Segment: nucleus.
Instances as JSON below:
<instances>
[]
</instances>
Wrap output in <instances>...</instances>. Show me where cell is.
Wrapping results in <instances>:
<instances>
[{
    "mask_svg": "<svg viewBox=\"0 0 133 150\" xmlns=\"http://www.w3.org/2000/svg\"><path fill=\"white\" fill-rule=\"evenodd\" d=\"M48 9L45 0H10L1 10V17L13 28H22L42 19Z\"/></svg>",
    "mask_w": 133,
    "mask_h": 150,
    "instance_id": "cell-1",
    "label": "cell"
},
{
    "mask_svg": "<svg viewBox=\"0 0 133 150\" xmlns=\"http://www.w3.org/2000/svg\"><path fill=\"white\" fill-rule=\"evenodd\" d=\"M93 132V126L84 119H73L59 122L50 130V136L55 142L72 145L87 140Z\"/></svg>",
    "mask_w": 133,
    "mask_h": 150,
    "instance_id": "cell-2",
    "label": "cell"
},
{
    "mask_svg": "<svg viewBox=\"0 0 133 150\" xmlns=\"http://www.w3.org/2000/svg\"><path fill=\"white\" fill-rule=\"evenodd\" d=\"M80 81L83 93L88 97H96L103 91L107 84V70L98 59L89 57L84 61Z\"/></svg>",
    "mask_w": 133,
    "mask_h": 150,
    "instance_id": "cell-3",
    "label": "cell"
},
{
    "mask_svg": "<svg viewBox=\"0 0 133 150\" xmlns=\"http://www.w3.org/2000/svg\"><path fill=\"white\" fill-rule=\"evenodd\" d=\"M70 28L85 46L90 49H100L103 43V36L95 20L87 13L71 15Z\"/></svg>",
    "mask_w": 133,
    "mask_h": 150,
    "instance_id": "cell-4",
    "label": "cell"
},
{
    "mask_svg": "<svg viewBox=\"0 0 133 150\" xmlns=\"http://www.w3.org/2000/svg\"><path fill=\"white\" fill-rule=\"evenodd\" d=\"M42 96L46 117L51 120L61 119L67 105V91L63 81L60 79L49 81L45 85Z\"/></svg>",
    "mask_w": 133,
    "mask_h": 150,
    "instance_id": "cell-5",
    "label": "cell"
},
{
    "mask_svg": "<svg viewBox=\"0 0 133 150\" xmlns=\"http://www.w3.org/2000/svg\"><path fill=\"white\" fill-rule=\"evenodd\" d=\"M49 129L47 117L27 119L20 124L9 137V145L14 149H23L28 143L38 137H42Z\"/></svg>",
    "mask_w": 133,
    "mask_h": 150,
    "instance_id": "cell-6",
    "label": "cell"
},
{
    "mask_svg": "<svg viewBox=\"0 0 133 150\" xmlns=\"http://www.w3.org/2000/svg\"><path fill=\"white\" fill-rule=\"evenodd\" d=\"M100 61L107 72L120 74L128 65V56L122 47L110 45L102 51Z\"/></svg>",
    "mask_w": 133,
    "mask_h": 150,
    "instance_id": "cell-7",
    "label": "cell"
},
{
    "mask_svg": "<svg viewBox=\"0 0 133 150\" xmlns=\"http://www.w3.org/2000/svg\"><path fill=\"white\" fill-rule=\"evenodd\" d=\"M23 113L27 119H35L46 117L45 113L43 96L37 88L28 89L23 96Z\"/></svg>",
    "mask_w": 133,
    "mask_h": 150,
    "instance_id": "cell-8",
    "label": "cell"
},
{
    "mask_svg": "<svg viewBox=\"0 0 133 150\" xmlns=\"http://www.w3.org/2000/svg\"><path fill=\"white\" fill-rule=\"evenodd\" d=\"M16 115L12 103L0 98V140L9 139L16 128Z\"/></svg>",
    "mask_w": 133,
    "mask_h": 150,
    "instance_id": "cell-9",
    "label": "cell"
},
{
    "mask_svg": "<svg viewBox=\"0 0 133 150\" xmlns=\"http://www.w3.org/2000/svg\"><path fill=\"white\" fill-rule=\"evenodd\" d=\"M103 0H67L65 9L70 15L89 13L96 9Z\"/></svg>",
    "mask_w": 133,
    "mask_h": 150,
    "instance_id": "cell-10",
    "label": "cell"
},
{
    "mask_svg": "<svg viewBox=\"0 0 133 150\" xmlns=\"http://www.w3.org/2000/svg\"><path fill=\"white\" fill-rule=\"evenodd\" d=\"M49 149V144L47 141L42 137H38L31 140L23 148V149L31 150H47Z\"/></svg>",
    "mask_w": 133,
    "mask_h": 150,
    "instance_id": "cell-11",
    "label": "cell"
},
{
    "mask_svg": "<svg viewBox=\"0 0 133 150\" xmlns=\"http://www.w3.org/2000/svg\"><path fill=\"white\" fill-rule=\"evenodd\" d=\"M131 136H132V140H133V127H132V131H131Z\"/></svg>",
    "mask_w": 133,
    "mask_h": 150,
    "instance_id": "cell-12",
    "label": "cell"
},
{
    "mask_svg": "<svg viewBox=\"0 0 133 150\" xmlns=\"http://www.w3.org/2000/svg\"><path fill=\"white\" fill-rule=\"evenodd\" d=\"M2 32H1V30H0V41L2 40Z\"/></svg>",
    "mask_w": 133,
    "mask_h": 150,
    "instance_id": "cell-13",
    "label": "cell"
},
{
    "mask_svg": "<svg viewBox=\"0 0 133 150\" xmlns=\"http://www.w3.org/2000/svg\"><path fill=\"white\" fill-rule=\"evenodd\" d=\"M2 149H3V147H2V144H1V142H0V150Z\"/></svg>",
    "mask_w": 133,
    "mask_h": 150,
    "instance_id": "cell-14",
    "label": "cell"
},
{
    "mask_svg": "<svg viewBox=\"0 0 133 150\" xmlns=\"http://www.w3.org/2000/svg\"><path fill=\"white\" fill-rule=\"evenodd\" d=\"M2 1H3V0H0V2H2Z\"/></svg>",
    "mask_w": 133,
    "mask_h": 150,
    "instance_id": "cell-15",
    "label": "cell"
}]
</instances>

> What to work on: Reproduce everything from the start of the rows down to the line containing "9L45 0H10L1 10V17L13", with both ends included.

> Reply to the exercise:
Segment: nucleus.
Instances as JSON below:
<instances>
[]
</instances>
Wrap output in <instances>...</instances>. Show me where cell is.
Wrapping results in <instances>:
<instances>
[{
    "mask_svg": "<svg viewBox=\"0 0 133 150\" xmlns=\"http://www.w3.org/2000/svg\"><path fill=\"white\" fill-rule=\"evenodd\" d=\"M48 9L45 0H10L1 10V17L13 28H22L42 19Z\"/></svg>",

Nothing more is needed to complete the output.